Re: [RFC 1/3] lib: copy_{from,to}_user using gup & kmap_atomic()

linux-mm.kvack.org archive mirror
 help / color / mirror / Atom feed

From: Arnd Bergmann <arnd@arndb.de>
To: afzal mohammed <afzal.mohd.ma@gmail.com>
Cc: Russell King - ARM Linux admin <linux@armlinux.org.uk>,
	Linus Walleij <linus.walleij@linaro.org>,
	 "linux-kernel@vger.kernel.org" <linux-kernel@vger.kernel.org>,
	Linux-MM <linux-mm@kvack.org>,
	 Linux ARM <linux-arm-kernel@lists.infradead.org>,
	Nicolas Pitre <nico@fluxnic.net>,
	 Catalin Marinas <catalin.marinas@arm.com>,
	Will Deacon <will@kernel.org>
Subject: Re: [RFC 1/3] lib: copy_{from,to}_user using gup & kmap_atomic()
Date: Fri, 12 Jun 2020 14:02:13 +0200	[thread overview]
Message-ID: <CAK8P3a1XUJHC0kG_Qwh4D4AoxTgCL5ggHd=45yNSmzaYWLUWXw@mail.gmail.com> (raw)
In-Reply-To: <9e1de19f35e2d5e1d115c9ec3b7c3284b4a4e077.1591885760.git.afzal.mohd.ma@gmail.com>

On Fri, Jun 12, 2020 at 12:18 PM afzal mohammed <afzal.mohd.ma@gmail.com> wrote:
>
> copy_{from,to}_user() uaccess helpers are implemented by user page
> pinning, followed by temporary kernel mapping & then memcpy(). This
> helps to achieve user page copy when current virtual address mapping
> of the CPU excludes user pages.
>
> Performance wise, results are not encouraging, 'dd' on tmpfs results,
>
> ARM Cortex-A8, BeagleBone White (256MiB RAM):
> w/o series - ~29.5 MB/s
> w/ series - ~20.5 MB/s
> w/ series & highmem disabled - ~21.2 MB/s
>
> On Cortex-A15(2GiB RAM) in QEMU:
> w/o series - ~4 MB/s
> w/ series - ~2.6 MB/s
>
> Roughly a one-third drop in performance. Disabling highmem improves
> performance only slightly.
>
> 'hackbench' also showed a similar pattern.
>
> uaccess routines using page pinning & temporary kernel mapping is not
> something new, it has been done long long ago by Ingo [1] as part of
> 4G/4G user/kernel mapping implementation on x86, though not merged in
> mainline.
>
> [1] https://lore.kernel.org/lkml/Pine.LNX.4.44.0307082332450.17252-100000@localhost.localdomain/

Nice changelog text! I agree the performance drop is not great.
There are probably some things that can be done to optimize it,
but I guess most of the overhead is from the page table operations
and cannot be avoided.

What was the exact 'dd' command you used, in particular the block size?
Note that by default, 'dd' will request 512 bytes at a time, so you usually
only access a single page. It would be interesting to see the overhead with
other typical or extreme block sizes, e.g. '1', '64', '4K', '64K' or '1M'.

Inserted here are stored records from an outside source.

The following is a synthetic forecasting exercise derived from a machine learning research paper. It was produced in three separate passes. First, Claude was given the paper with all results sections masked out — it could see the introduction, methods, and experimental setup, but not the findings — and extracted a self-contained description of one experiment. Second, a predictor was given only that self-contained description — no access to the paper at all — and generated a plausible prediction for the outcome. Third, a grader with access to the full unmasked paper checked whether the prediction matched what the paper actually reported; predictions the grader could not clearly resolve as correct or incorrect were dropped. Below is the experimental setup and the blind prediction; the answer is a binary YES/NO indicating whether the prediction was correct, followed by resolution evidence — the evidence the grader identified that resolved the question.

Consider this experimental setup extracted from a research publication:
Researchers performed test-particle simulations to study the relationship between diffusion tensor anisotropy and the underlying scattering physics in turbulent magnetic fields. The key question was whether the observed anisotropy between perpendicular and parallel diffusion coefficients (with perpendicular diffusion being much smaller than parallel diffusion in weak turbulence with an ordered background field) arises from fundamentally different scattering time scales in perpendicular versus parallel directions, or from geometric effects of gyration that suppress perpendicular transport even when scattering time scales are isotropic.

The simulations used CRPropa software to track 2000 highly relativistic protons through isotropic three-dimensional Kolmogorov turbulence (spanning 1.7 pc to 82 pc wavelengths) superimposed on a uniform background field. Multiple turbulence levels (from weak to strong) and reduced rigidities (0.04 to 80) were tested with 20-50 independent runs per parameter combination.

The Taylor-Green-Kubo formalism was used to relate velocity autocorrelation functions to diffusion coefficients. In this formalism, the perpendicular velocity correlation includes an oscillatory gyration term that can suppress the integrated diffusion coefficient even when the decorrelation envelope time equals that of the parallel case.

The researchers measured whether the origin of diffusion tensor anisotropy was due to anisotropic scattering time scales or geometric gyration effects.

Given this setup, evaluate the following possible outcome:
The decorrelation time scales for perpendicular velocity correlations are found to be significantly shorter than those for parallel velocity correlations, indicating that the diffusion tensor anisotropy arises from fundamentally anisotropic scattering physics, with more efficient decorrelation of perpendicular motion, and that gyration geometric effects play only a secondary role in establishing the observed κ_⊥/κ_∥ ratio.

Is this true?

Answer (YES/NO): NO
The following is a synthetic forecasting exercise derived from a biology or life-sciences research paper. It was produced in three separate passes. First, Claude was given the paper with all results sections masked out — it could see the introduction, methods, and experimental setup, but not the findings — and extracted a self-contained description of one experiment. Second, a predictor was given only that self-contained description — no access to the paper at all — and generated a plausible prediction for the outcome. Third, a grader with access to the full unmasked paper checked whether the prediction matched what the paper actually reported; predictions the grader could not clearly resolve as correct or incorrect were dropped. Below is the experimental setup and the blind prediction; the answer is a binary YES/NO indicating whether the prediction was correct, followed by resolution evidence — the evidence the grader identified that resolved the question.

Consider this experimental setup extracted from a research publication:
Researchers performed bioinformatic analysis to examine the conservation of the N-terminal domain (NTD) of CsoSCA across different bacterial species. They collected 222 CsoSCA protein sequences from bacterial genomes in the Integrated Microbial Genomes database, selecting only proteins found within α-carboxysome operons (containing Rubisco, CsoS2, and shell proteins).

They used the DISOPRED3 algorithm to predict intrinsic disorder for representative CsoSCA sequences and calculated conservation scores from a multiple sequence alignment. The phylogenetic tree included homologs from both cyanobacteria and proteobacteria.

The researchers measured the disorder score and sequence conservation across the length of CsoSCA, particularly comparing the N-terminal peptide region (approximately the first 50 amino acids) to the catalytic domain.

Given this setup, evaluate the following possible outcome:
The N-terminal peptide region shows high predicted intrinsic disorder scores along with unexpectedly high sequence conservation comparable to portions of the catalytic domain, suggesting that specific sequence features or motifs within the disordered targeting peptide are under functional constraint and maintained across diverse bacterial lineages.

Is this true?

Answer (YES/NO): NO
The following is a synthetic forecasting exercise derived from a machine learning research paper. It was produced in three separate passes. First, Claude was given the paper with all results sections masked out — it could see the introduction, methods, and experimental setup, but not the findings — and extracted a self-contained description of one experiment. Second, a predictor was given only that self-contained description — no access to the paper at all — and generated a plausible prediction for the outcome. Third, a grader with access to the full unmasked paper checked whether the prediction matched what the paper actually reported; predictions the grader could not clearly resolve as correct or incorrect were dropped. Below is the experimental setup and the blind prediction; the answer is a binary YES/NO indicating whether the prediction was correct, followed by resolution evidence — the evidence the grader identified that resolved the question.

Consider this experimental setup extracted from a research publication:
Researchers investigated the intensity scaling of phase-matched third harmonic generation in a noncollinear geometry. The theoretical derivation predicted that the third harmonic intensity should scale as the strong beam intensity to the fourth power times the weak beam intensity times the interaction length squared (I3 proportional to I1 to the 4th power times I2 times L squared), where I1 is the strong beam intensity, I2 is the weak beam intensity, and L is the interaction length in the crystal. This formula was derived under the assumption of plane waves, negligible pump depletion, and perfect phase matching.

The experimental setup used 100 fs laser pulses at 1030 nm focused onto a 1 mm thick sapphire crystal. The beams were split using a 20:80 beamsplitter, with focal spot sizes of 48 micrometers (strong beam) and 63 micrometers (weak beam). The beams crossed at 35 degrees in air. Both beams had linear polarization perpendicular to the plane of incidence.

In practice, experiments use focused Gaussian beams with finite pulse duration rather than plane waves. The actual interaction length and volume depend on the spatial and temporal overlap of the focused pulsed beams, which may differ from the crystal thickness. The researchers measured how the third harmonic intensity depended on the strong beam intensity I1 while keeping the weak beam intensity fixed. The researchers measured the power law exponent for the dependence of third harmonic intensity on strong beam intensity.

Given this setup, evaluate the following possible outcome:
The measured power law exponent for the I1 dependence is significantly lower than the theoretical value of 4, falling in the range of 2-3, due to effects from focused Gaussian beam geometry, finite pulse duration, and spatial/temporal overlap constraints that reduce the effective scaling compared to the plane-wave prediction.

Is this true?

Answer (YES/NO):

If you want to drill down into where exactly the overhead is (i.e.
get_user_pages or kmap_atomic, or something different), using
'perf record dd ..', and 'perf report' may be helpful.

> +static int copy_chunk_from_user(unsigned long from, int len, void *arg)
> +{
> +       unsigned long *to_ptr = arg, to = *to_ptr;
> +
> +       memcpy((void *) to, (void *) from, len);
> +       *to_ptr += len;
> +       return 0;
> +}
> +
> +static int copy_chunk_to_user(unsigned long to, int len, void *arg)
> +{
> +       unsigned long *from_ptr = arg, from = *from_ptr;
> +
> +       memcpy((void *) to, (void *) from, len);
> +       *from_ptr += len;
> +       return 0;
> +}

Will gcc optimize away the indirect function call and inline everything?
If not, that would be a small part of the overhead.

> +unsigned long gup_kmap_copy_from_user(void *to, const void __user *from, unsigned long n)
> +{
> +       struct page **pages;
> +       int num_pages, ret, i;
> +
> +       if (uaccess_kernel()) {
> +               memcpy(to, (__force void *)from, n);
> +               return 0;
> +       }
> +
> +       num_pages = DIV_ROUND_UP((unsigned long)from + n, PAGE_SIZE) -
> +                                (unsigned long)from / PAGE_SIZE;

Make sure this doesn't turn into actual division operations but uses shifts.
It might even be clearer here to open-code the shift operation so readers
can see what this is meant to compile into.

> +       pages = kmalloc_array(num_pages, sizeof(*pages), GFP_KERNEL | __GFP_ZERO);
> +       if (!pages)
> +               goto end;

Another micro-optimization may be to avoid the kmalloc for the common case,
e.g. anything with "num_pages <= 64", using an array on the stack.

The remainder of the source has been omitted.